▶ _Passage_:
Wednesday, April 30, 2003

Whatever is ailin' me is still ailin' me. A sweet boy I know through GMSMA offered me seven days worth of Flagiol, an antibiotic. I asked him to let me consider it and hold them for me for a while.

Y'know, I can't help feeling that what's going on with my body is a purging of sorts. I started to have these cloacal issues when Boss Sunshine flipped out for the first time. I remember at the time doing a web search on Irritable Bowel Syndrome and finding out that it was caused by stress. And now, I'm flushing Boss Sunshine (in a way), and I think it's appropriate that my body is doing its damndest to rid itself of these various and sundry toxins.

Now, I don't know that I really believe that. I think what's happening is a microbial infection of the lower GI track, and hopefully a round of Flagiol will be sufficient to knock it out. But there is an appealing synchronicity to this that appeals to me.

▶ _Entries provided_:
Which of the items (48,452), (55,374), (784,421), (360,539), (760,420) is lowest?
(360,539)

--

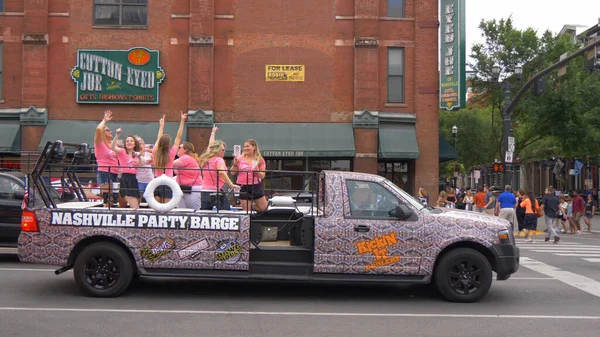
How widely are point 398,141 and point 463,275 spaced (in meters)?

---

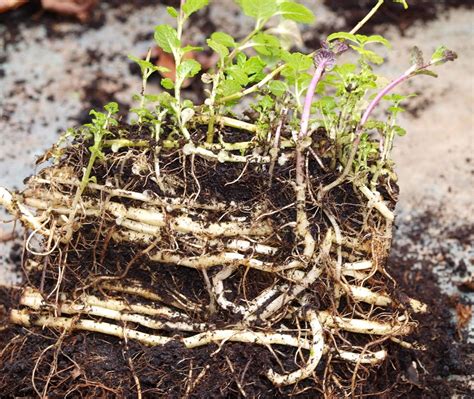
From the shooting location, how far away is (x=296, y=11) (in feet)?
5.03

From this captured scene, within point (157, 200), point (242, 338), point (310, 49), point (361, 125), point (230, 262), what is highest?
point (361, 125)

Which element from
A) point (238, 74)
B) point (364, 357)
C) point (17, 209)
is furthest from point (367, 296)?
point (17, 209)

▶ _Directions for this task_: Copy the journal entry, starting at the words "Whatever is ailin'" and ending after "for a while.", and swap "seven days" for "five days". None of the data is needed for this.

▶ _Response box_:
Whatever is ailin' me is still ailin' me. A sweet boy I know through GMSMA offered me five days worth of Flagiol, an antibiotic. I asked him to let me consider it and hold them for me for a while.